Strange Horizons: 2015 In Review

Cypher 2

My relationship with speculative fiction took a serious turn in 2015. Darko Suvin’s Metamorphoses of Science Fiction (1979) and Seo-Young Chu’s Do Metaphors Dream of Literal Sleep? (2010) captivated me as much as critical notes and essays on the craft of writing and storytelling by Samuel R Delany, Damon Knight and Ursula Le K Guin.

My current reading strategy seems inadequate to tackle the growing field of SF. I found myself reading and rereading stories from the excellent oeuvres of Kelly Link, Geoff Ryman, Catherynne M Valente, Kij Johnson and Karin Tidbeck, among others. Apart from World SF, I developed a special taste and critical eye for a small but fantastic body of speculative work from South Asian writers living and working outside the Indian subcontinent: Usman T Malik, Vandana Singh, Indra Das, among others.
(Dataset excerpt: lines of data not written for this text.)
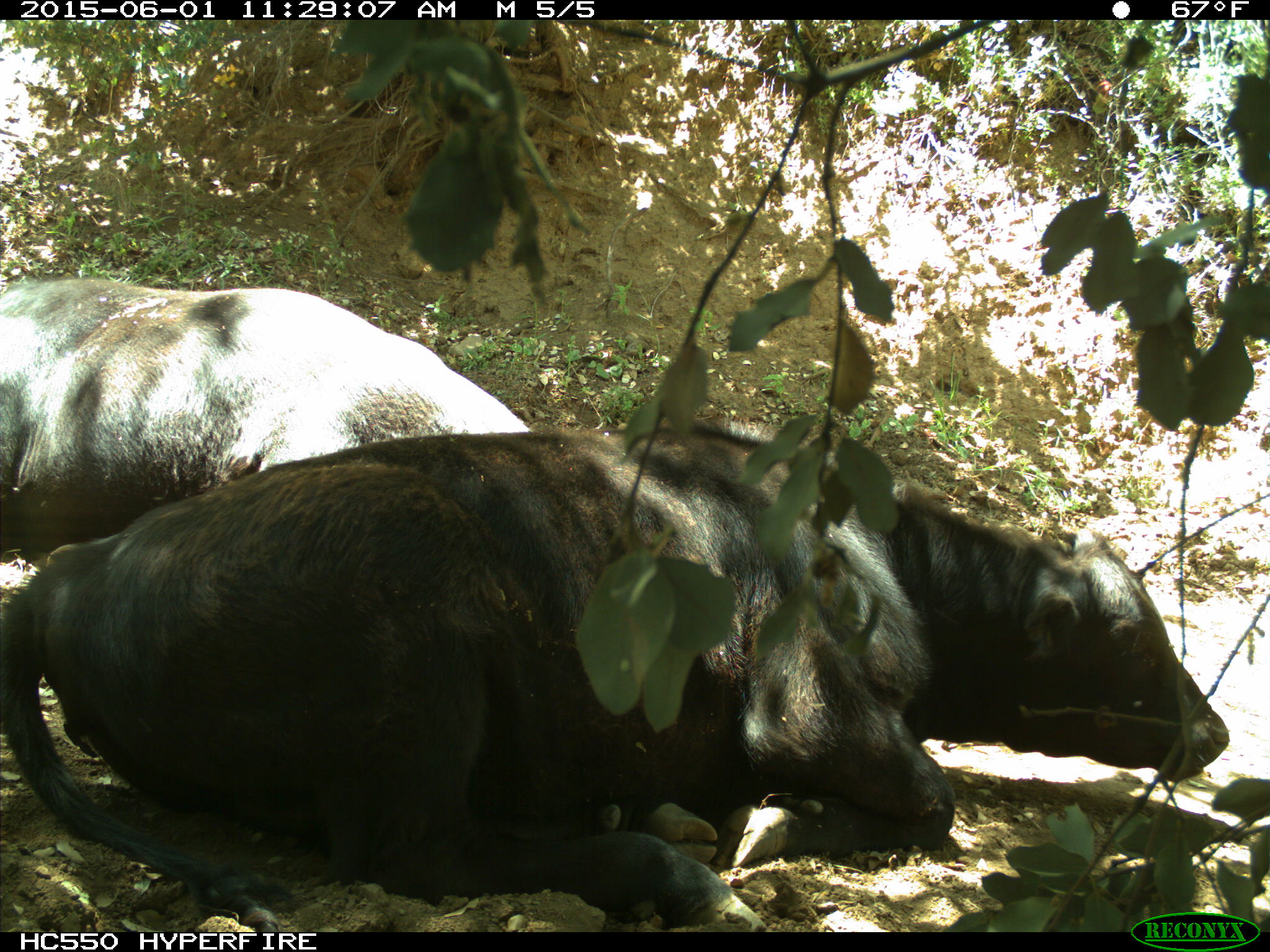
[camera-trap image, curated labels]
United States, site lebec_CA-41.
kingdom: Animalia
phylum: Chordata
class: Mammalia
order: Artiodactyla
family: Bovidae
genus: Bos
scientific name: Bos taurus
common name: domestic cow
Christopher Nolan’s Interstellar, George Miller’s Mad Max: Fury Road and Alex Garland’s Ex Machina proved that live action science fiction films could be more than hero worship in 2015. Vincenzo Natali’s Cypher (2002) and Splice (2009) also blew my mind. Together, they have convinced me that SF film could match the genius of the best of contemporary SF prose. Now I can’t wait to see Natali’s adaption of William Gibson’s Neuromancer (1984). (I hope that he finally gets ‘lucky’ in 2016.)

This year, I couldn’t stop recommending Drabblecast to close friends. And I finally joined a long list of amazing people who have fallen utterly in love with Uncanny Magazine.

PS: A shortened version of this review first appeared in Strange Horizons with excellent recommendations from a host of amazing SF writers and readers.